Sosok mengerikan terlihat sedang merayap pelan berusaha naik ke atas menghampiri mereka. Sosok kotor dan terlihat penuh bercak darah di wajah, tangan dan bajunya. Dia menggunakan jari-jarinya yang di tancapkan dengan paksa untuk merayap naik keatas. Rambutnya berantakan menutupi hampir setengah wajahnya.


"Tolong." Terdengar suara lirih seorang wanita.


"Dia bukan setan, Ka. Dia juga manusia." Will menepuk bahu Raka untuk menyadarkan Raka yang terkesiap mendengar lirihan mengerikan itu.


"Aku takut." Raka tak bergeming sama sekali.


"Ayo kita tolong dia, dia seorang wanita dan masih hidup." Will kembali menarik tanaman-tanaman liar yang merambat disekitarnya, dia mengikatkannya di pinggang dan kembali membiarkan tubuhnya merosot kebawah menghampiri sosok mengerikan itu.

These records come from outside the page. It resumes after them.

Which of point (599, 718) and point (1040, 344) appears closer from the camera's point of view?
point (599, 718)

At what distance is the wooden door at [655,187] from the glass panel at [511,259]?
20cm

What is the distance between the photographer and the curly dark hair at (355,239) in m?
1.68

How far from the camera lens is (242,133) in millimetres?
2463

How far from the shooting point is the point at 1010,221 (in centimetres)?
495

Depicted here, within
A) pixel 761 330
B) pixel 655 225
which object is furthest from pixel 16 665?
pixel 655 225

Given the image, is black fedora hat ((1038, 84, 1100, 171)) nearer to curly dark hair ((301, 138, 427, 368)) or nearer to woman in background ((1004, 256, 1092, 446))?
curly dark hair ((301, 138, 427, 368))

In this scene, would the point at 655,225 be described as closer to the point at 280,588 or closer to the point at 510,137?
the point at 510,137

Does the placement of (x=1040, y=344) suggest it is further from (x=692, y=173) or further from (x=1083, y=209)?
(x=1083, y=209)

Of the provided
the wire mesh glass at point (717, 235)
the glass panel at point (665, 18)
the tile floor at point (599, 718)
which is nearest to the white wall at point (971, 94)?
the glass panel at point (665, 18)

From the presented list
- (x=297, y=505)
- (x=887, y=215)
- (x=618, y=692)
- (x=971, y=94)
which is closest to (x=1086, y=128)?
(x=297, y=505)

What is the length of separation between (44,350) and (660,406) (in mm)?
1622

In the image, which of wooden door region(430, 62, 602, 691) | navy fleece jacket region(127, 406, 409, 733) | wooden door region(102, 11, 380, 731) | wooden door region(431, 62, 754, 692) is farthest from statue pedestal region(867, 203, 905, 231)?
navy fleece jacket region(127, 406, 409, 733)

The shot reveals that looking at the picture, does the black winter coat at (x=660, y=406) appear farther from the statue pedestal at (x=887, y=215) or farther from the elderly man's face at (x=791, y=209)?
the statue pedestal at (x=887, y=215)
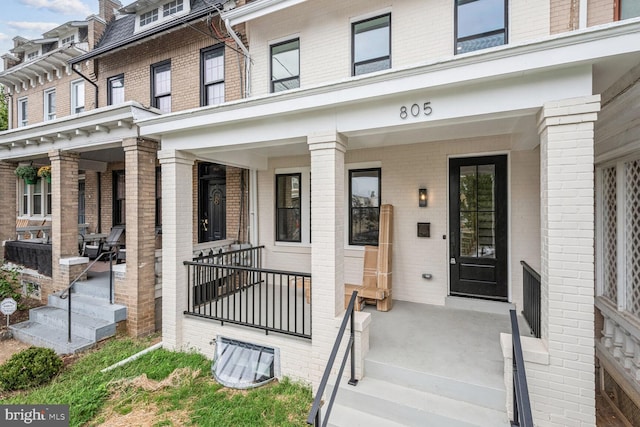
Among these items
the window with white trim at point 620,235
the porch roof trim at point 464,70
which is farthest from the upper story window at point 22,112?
the window with white trim at point 620,235

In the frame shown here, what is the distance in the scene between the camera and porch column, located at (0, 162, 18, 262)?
26.1 ft

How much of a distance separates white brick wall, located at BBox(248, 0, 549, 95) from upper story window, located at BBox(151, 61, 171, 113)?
254cm

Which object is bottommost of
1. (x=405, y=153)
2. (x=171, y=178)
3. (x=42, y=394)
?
(x=42, y=394)

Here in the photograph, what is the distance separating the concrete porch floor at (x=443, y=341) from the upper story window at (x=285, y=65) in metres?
4.87

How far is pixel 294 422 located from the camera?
10.9 ft

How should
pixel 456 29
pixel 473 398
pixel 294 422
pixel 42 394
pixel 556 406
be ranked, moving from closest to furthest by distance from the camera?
pixel 556 406
pixel 473 398
pixel 294 422
pixel 42 394
pixel 456 29

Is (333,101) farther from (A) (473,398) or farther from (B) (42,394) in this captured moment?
(B) (42,394)

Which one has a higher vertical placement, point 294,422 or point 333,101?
point 333,101

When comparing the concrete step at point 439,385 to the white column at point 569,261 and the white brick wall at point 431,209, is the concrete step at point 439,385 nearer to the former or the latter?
the white column at point 569,261

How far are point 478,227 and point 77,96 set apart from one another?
11.6 m

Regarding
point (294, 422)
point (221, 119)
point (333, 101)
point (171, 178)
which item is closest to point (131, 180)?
point (171, 178)

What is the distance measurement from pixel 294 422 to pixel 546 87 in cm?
429

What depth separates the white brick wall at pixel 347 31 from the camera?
460 centimetres

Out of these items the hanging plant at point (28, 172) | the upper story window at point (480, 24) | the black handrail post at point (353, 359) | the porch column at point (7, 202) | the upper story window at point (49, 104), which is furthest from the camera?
the upper story window at point (49, 104)
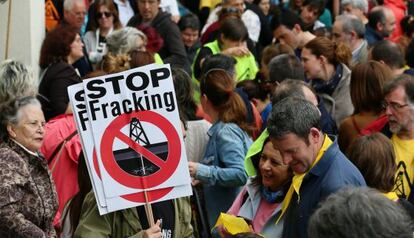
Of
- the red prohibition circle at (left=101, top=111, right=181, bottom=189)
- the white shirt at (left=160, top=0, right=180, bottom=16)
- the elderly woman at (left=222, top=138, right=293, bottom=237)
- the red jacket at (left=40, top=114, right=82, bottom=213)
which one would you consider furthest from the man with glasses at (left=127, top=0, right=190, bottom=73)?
the red prohibition circle at (left=101, top=111, right=181, bottom=189)

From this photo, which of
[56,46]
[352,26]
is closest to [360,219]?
[56,46]

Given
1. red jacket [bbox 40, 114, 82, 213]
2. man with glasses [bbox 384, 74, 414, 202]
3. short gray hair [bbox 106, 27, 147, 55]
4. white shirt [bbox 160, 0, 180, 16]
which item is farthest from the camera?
white shirt [bbox 160, 0, 180, 16]

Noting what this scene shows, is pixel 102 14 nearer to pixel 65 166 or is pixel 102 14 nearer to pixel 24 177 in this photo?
pixel 65 166

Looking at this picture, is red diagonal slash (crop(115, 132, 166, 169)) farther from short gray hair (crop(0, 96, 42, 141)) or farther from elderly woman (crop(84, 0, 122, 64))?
elderly woman (crop(84, 0, 122, 64))

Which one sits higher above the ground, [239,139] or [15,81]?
[15,81]

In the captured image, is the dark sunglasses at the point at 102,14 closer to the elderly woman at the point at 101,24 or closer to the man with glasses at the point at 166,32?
the elderly woman at the point at 101,24

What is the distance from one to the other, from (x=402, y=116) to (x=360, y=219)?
11.2ft

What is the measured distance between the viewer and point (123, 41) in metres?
9.23

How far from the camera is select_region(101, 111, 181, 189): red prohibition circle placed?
17.2 ft

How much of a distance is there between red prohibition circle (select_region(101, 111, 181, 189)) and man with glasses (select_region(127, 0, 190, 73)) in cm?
500

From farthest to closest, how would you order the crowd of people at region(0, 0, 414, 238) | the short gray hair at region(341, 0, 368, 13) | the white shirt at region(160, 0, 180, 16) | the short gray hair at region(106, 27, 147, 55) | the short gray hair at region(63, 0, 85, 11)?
the short gray hair at region(341, 0, 368, 13) < the white shirt at region(160, 0, 180, 16) < the short gray hair at region(63, 0, 85, 11) < the short gray hair at region(106, 27, 147, 55) < the crowd of people at region(0, 0, 414, 238)

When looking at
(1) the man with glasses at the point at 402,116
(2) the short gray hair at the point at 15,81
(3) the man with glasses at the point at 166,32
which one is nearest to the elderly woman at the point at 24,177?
(2) the short gray hair at the point at 15,81

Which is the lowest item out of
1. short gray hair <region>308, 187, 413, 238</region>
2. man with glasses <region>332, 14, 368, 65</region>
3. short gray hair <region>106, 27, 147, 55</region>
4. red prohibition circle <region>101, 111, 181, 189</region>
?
man with glasses <region>332, 14, 368, 65</region>

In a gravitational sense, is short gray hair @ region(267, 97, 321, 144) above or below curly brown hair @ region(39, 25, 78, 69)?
above
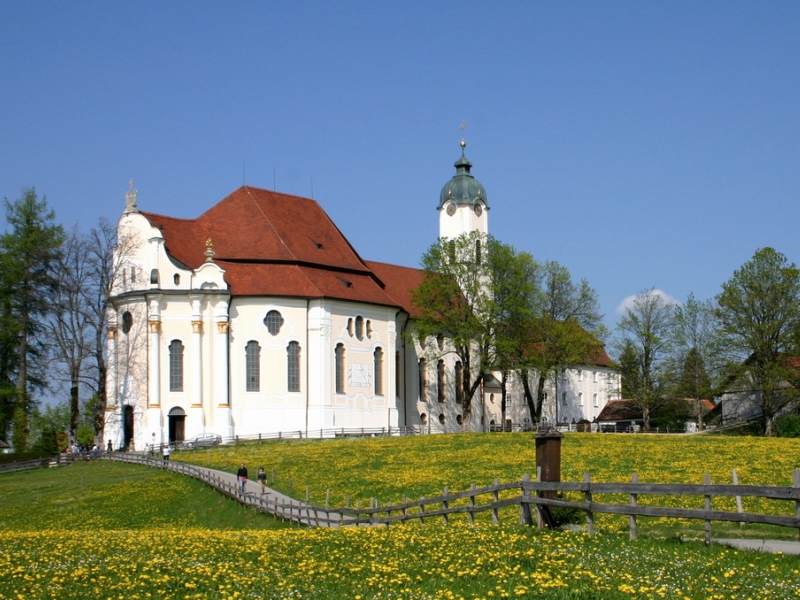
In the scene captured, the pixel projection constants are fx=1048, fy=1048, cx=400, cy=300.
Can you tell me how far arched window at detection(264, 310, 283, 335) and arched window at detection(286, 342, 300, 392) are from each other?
4.68 feet

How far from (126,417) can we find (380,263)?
28.9m

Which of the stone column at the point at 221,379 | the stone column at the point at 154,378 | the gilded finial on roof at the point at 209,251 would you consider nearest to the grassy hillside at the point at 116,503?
the stone column at the point at 154,378

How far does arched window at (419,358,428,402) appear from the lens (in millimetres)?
84562

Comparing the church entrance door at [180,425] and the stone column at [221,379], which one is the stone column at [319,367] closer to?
the stone column at [221,379]

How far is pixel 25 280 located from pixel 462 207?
4059 cm

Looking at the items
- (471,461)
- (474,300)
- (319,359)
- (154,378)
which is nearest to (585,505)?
(471,461)

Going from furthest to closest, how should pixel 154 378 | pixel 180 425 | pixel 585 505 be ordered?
1. pixel 180 425
2. pixel 154 378
3. pixel 585 505

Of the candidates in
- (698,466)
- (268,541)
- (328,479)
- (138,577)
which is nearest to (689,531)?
(268,541)

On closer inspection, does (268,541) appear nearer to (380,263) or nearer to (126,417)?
(126,417)

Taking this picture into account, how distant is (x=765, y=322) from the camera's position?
70750mm

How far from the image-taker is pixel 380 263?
299ft

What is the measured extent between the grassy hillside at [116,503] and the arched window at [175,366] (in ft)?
43.4

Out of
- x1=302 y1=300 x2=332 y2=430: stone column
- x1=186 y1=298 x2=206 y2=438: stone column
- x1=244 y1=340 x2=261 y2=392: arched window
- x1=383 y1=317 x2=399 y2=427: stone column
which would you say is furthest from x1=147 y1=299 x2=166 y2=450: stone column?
x1=383 y1=317 x2=399 y2=427: stone column

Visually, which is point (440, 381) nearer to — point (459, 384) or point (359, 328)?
point (459, 384)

"Hati-hati Will." Raka masih mematung, dia merasa takut jika sosok itu sebenarnya memang setan atau zombi.


"Bantu aku, Ka." Will terlihat sudah memegang tubuh sosok mengerikan itu.


"Apa yang harus kulakukan?"


"Tarik tanaman itu." Will menunjuk ujung tanaman merambat yang tadi diikatkan pada tubuhnya.


"Baiklah." Raka ingin menarik namun dia melihat sosok yang disamping Will menyeringai lebar ke arahnya, dengan darah diwajah dan sudut bibirnya. Dia tersentak dan merasa takut luar biasa.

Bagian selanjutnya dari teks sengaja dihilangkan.